## Text provided:
# # #
On Monday, Chris and I had lunch with our good friend Tom, who is a professor of electrical engineering at the University of Notre Dame. (On the side, he is an amazing musician who used to be the music director at our church in San Diego.)

As Tom was telling us about his work, I learned a lot about scientific research that I never would have known, both of my degrees being in religion…

Tom’s position at Notre Dame is on a tenure track, so in the next couple years he needs to publish several papers in scientific journals. He explained that journals never publish articles about “failed” experiments – they only want to write about research that documents some sort of breakthrough.

However, scientific research is inherently risky. The biggest breakthroughs often come from the riskiest experiments, and they also involve as much luck as anything else. So if scientists like Tom need to do research that will be eligible for a lot of journal articles, they naturally need to do lower-risk research, which is more guaranteed to give positive results.

Unfortunately, these aren’t the types of experiments that lead to world-changing discoveries. Tom said it’s the tenured professors who, without the pressure to publish, can do more high-risk research.

Our program works with youth that our society actually terms “at risk.”

What they are “at risk” for is falling into the abysmal statistics you have heard from us before: at least 50% of foster youth will end up homeless at some point, at least 40% will be incarcerated, upwards of 30% of girls will be trafficked, only 50% will graduate from high school, only 3% will attend college.

If you look at these statistics, these are not the youth you would choose to work with if you wanted guaranteed positive results.

These are the youth who carry the trauma of foster care and family histories of addiction, abuse, and poverty.

These are the youth who have almost everything stacked against their success.

These are the youth who are often not matched in other mentoring programs, as we have heard often from our partners at Edgewood Center.
# # #
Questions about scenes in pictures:
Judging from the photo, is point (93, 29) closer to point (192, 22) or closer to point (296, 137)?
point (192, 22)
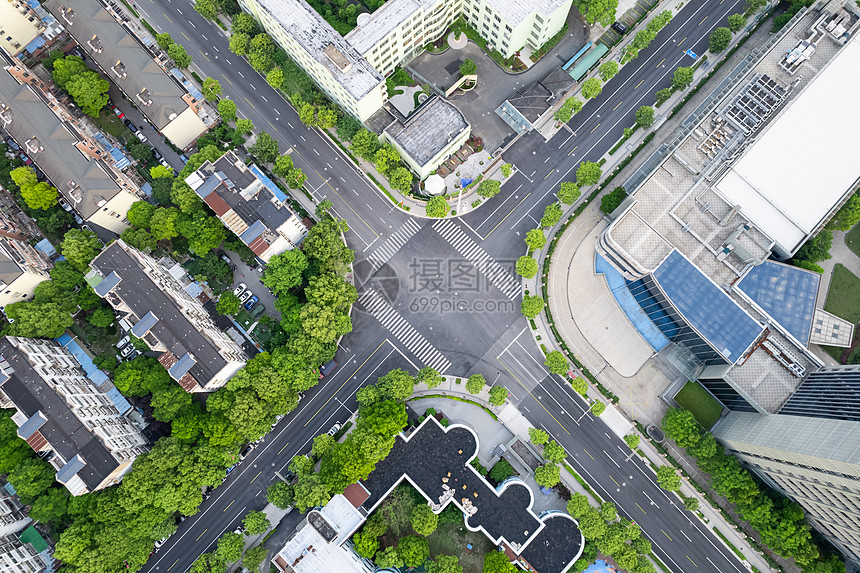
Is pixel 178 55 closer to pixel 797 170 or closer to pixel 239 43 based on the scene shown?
pixel 239 43

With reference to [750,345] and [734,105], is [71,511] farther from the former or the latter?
[734,105]

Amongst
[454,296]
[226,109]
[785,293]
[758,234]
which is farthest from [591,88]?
[226,109]

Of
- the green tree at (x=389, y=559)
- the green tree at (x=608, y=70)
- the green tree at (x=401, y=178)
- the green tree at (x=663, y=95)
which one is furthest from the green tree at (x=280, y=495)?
the green tree at (x=663, y=95)

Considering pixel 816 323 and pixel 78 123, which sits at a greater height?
pixel 816 323

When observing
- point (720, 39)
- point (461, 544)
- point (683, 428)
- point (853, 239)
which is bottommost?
point (461, 544)

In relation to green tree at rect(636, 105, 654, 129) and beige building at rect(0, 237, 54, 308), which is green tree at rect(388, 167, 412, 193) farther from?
beige building at rect(0, 237, 54, 308)

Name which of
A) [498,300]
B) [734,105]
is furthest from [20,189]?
[734,105]
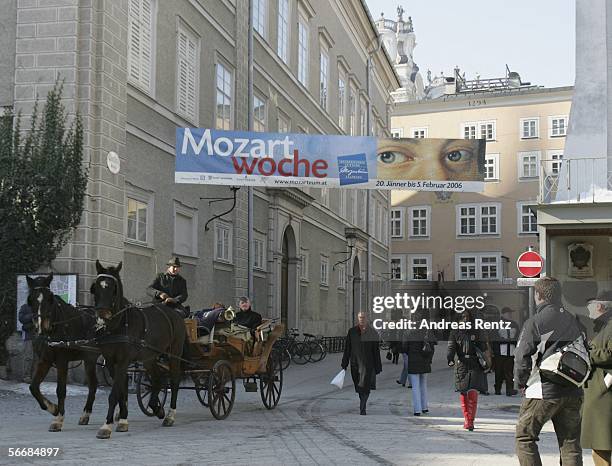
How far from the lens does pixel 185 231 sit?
2078 cm

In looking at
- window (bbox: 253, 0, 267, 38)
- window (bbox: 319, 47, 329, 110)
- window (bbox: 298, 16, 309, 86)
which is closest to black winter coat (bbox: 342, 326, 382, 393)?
window (bbox: 253, 0, 267, 38)

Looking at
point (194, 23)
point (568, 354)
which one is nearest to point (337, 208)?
point (194, 23)

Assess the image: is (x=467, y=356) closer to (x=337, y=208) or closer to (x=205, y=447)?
(x=205, y=447)

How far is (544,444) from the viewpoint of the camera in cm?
1097

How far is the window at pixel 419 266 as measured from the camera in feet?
194

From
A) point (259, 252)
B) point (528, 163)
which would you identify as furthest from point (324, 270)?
point (528, 163)

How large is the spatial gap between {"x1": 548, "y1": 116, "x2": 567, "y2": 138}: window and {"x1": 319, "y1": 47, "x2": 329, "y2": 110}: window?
2593cm

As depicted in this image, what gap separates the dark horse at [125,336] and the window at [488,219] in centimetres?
4816

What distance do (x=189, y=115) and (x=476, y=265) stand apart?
4006 cm

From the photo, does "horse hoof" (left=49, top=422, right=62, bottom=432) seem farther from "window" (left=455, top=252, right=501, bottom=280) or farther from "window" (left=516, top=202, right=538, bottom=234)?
"window" (left=516, top=202, right=538, bottom=234)

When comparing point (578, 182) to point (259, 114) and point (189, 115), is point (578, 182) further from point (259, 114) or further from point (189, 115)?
point (259, 114)

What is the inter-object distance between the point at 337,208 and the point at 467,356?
2594cm

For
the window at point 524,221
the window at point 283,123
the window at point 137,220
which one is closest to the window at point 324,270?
the window at point 283,123

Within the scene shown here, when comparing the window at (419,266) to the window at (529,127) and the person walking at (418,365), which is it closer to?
the window at (529,127)
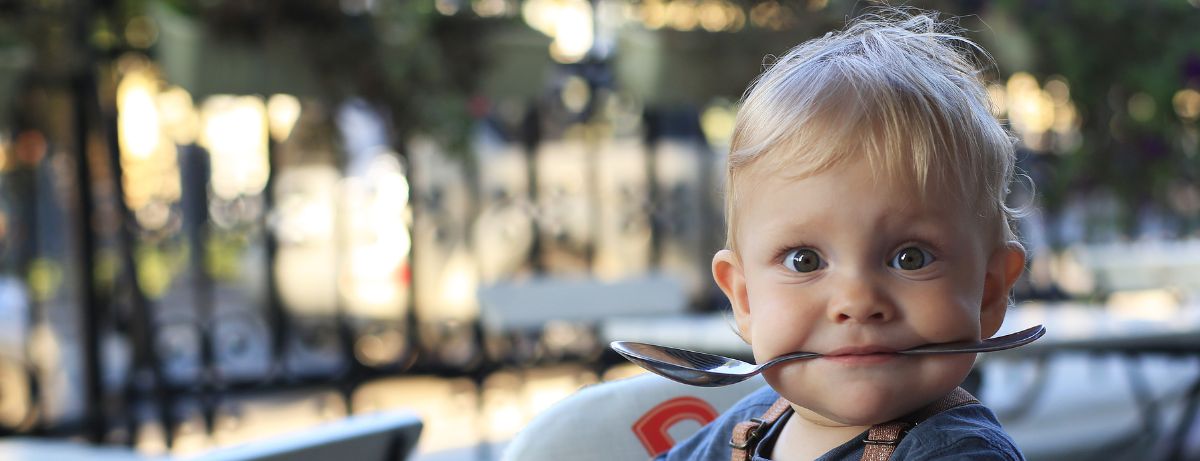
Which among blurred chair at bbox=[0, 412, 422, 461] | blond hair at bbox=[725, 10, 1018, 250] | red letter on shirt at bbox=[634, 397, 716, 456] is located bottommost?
blurred chair at bbox=[0, 412, 422, 461]

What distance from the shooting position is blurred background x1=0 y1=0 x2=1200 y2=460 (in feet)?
10.6

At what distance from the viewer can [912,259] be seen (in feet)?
2.44

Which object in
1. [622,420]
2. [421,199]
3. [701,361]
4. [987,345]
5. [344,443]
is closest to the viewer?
[987,345]

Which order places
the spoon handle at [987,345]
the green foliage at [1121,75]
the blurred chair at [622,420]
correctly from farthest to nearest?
1. the green foliage at [1121,75]
2. the blurred chair at [622,420]
3. the spoon handle at [987,345]

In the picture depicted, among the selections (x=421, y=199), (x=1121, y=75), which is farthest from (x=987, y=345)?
(x=1121, y=75)

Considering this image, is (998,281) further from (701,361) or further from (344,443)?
(344,443)

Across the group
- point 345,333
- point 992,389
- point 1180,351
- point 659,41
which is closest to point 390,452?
point 1180,351

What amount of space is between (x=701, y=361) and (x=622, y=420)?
0.91 feet

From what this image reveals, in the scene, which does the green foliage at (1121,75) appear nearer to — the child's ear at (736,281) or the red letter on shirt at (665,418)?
the red letter on shirt at (665,418)

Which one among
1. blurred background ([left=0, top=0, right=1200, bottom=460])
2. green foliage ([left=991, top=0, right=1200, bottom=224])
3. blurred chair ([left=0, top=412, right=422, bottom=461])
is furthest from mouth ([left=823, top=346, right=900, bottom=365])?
green foliage ([left=991, top=0, right=1200, bottom=224])

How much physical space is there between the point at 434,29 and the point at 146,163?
108cm

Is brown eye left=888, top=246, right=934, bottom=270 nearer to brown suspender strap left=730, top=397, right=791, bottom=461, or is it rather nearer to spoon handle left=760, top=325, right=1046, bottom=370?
spoon handle left=760, top=325, right=1046, bottom=370

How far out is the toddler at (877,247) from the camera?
740 mm

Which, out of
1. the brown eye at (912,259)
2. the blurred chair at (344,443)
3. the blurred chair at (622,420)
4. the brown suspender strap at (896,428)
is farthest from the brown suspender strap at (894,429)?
the blurred chair at (344,443)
# # #
## What to do:
[a] Collect every line of the records that contains the string "right", treating case as significant.
[b] Extend the piece on risky research and at-risk foster youth, picking up after its last sentence.

## Results of the tasks:
[a]
From the photo, does "horse hoof" (left=49, top=422, right=62, bottom=432) seem farther from "window" (left=455, top=252, right=501, bottom=280) or farther from "window" (left=516, top=202, right=538, bottom=234)?
"window" (left=516, top=202, right=538, bottom=234)
1. blurred background ([left=0, top=0, right=1200, bottom=460])
2. green foliage ([left=991, top=0, right=1200, bottom=224])
3. blurred chair ([left=0, top=412, right=422, bottom=461])
is furthest from mouth ([left=823, top=346, right=900, bottom=365])?
green foliage ([left=991, top=0, right=1200, bottom=224])
Is brown eye left=888, top=246, right=934, bottom=270 nearer to brown suspender strap left=730, top=397, right=791, bottom=461, or is it rather nearer to spoon handle left=760, top=325, right=1046, bottom=370?
spoon handle left=760, top=325, right=1046, bottom=370

[b]
And yet, these are the youth who need caring adults the most.

We know that there are other organizations where our mentors could be volunteering. They could be tutoring, watching a young person’s math grades steadily improve throughout the school year. They could be mentoring more stable youth who haven’t experienced trauma and the havoc it wreaks in their lives and their behavior.

We know that we have never been able to guarantee that our work together at Braid will have obvious positive results, as much as we wish we could.

We know that because of this, the smallest breakthroughs can feel major: when a youth tries a new food for the first time, when they give their mentors a special smile, when they finally confide in them about something significant.

We celebrate these breakthroughs, but we know that they don’t happen every week. And we know how much each of our mentors puts your heart on the line to serve these young people who won’t always show immediate evidence of their mentors’ impact and whose lives may not reflect that until months or years later.

Even though our mentors have the support of their team, their facilitator, and Chris and myself, we know that we are all walking a tight rope together in this mission (which is, in and of itself, a giant experiment).

Thank you for stepping out in faith and in courage. Thank you for taking this risk with us.